Godfreey-Igwe said Meraz taught her a lot about how to approach research, and hopes to continue studying PHAs with him after SURF ends. Just as valuable — if not more so — were the experiences he shared about getting into grad school at Stanford that helped inform her own thinking. “The program completely blew me away, especially for it being online,” she said.
Outside of laboratory research, the SURF scholars participate in workshops that support their holistic development. One such event was titled “Wellness, Imposter Syndrome and the Trailblazer Experience,” led by Meag-gan Ann O’Reilly, staff psychologist and outreach, equity and inclusion program coordinator with Stanford’s Vaden Health Center.
She discussed social identity groups and the pressures felt by students who blaze trails for their families. Student questions revealed how these aspiring scientists can seem caught between the academic milieu in which they are not yet at home and the communities they came from.
SURF scholar Ana Beatriz Bonfim, a native of Brazil now studying biochemistry at Barnard College in New York, said that as the first person in her family and high school to attend a prestigious school in the United States, she comes home feeling pressured to pretend that everything is perfect and living in New York is a dream. “They can’t understand the difficulty of studying abroad,” Bonfim said. “They’re saying, ‘Like, what could be so hard?’”
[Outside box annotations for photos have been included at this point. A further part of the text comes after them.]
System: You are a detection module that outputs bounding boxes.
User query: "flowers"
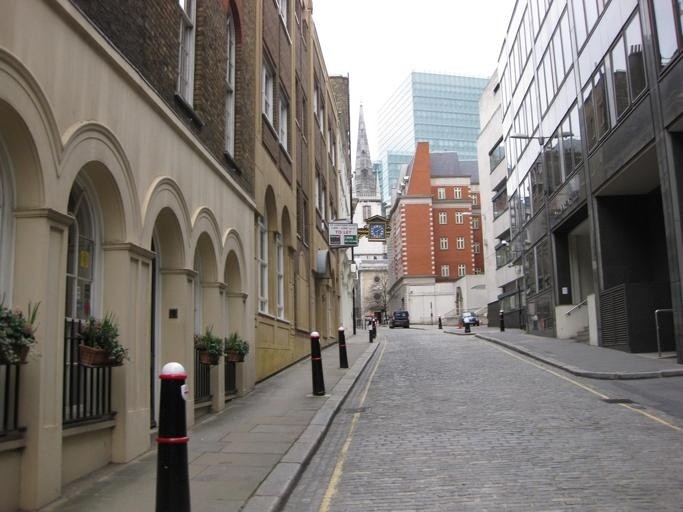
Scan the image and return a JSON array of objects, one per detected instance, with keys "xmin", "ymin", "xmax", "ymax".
[
  {"xmin": 64, "ymin": 311, "xmax": 124, "ymax": 350},
  {"xmin": 0, "ymin": 291, "xmax": 42, "ymax": 364}
]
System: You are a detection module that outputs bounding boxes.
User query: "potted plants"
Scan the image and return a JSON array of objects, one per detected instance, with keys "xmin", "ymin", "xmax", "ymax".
[
  {"xmin": 225, "ymin": 331, "xmax": 250, "ymax": 362},
  {"xmin": 194, "ymin": 322, "xmax": 224, "ymax": 365}
]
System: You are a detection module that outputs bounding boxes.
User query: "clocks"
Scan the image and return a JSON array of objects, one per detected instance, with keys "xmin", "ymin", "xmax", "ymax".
[{"xmin": 368, "ymin": 222, "xmax": 386, "ymax": 241}]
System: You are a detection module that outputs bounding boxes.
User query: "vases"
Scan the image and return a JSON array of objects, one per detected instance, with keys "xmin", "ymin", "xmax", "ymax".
[
  {"xmin": 77, "ymin": 342, "xmax": 109, "ymax": 366},
  {"xmin": 0, "ymin": 343, "xmax": 29, "ymax": 365}
]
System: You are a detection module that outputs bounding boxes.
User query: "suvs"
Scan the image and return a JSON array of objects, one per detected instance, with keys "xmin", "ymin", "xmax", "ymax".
[{"xmin": 387, "ymin": 311, "xmax": 410, "ymax": 328}]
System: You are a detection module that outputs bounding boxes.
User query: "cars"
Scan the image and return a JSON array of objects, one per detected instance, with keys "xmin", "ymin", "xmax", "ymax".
[{"xmin": 458, "ymin": 312, "xmax": 481, "ymax": 327}]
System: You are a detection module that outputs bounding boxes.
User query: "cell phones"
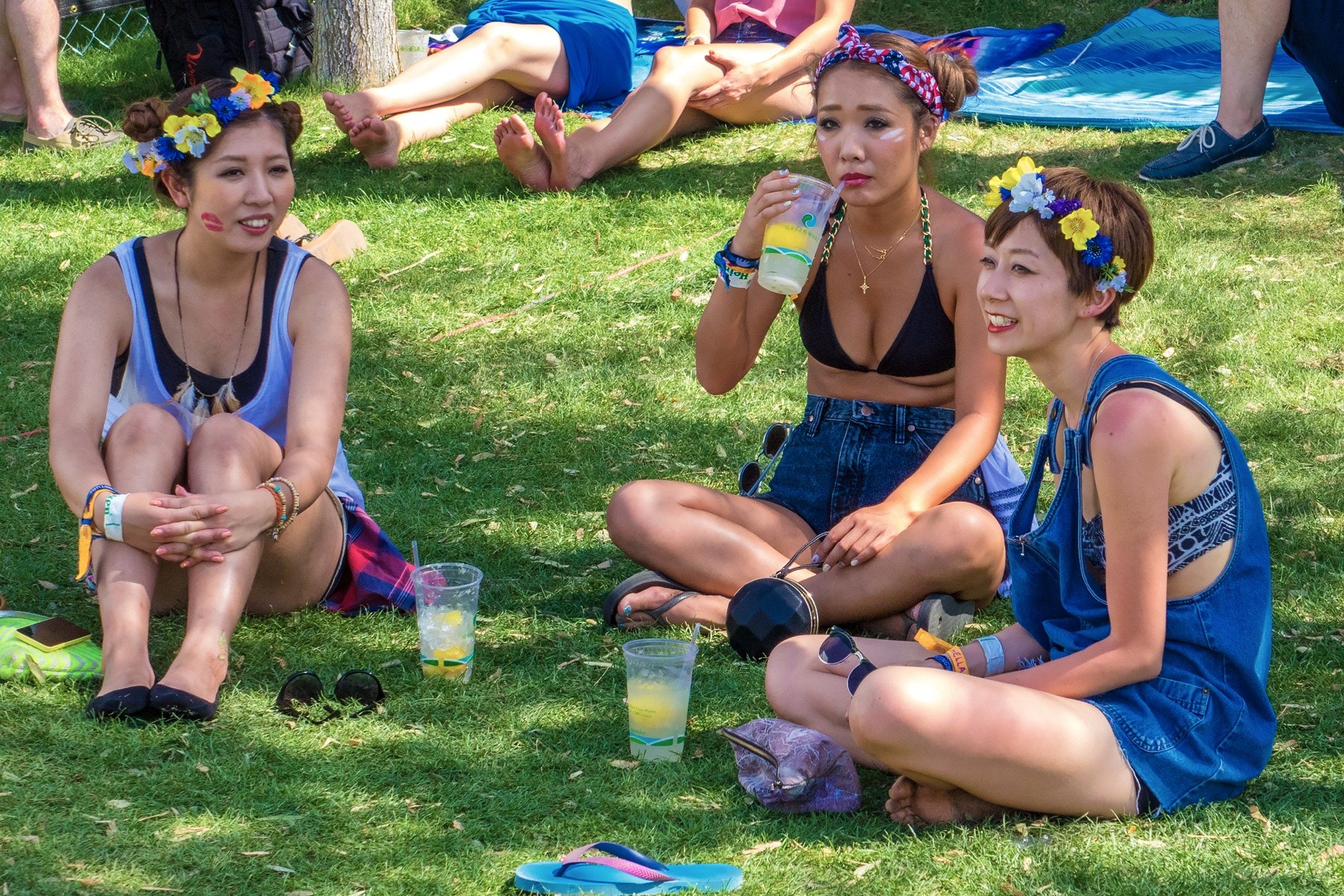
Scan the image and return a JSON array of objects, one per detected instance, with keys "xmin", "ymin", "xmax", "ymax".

Though proud of having created a virtual program for the COVID-19 emergency, Tran’s team yearns for the days when student fellows might once again do experiments in the lab. Ana de la Fuente Duran enjoyed such an experience when she worked with materials science Professor Will Chueh during SURF 2018. Coming from a Mexican immigrant background, de la Fuente Duran harbored the doubts common to so many students from backgrounds underrepresented in STEM fields. Her academic training at Penn State added another hurdle: She had spent the prior two years working with 2D materials, a class of metals that pull apart like sheets in a ream of paper. Chueh’s lab studied batteries. De la Fuente Duran had to do an intellectual pivot into what was, to her, the terra incognita of electrochemistry.
“It was a big learning curve, but everybody in the group was extremely helpful and very, very kind,” said de la Fuente Duran, who returned to Penn State thinking: “I am so capable. I can learn things that are different. I’m flexible, I’m adaptable. I can survive in a place like Stanford.”
Indeed, de la Fuente Duran is a Stanford SURF success story because when she applied to grad schools after finishing at Penn State and was accepted everywhere, she chose to return to the Farm and to Chueh’s lab, where she got a head start on her first year in grad school through the Summer First program. This program would have been on campus but also went virtual this year because of the pandemic.
Chueh, who has mentored high school and college students since joining Stanford in 2012, said the steady flow of inquisitive minds from varied backgrounds recharges the battery that powers his lab: curiosity.
“Working with a diverse group of students, postdocs, staff and faculty fuels your creativity and deepens the impact of the research that you do,” Chueh said. “Creativity, diversity and inclusion come hand in hand.”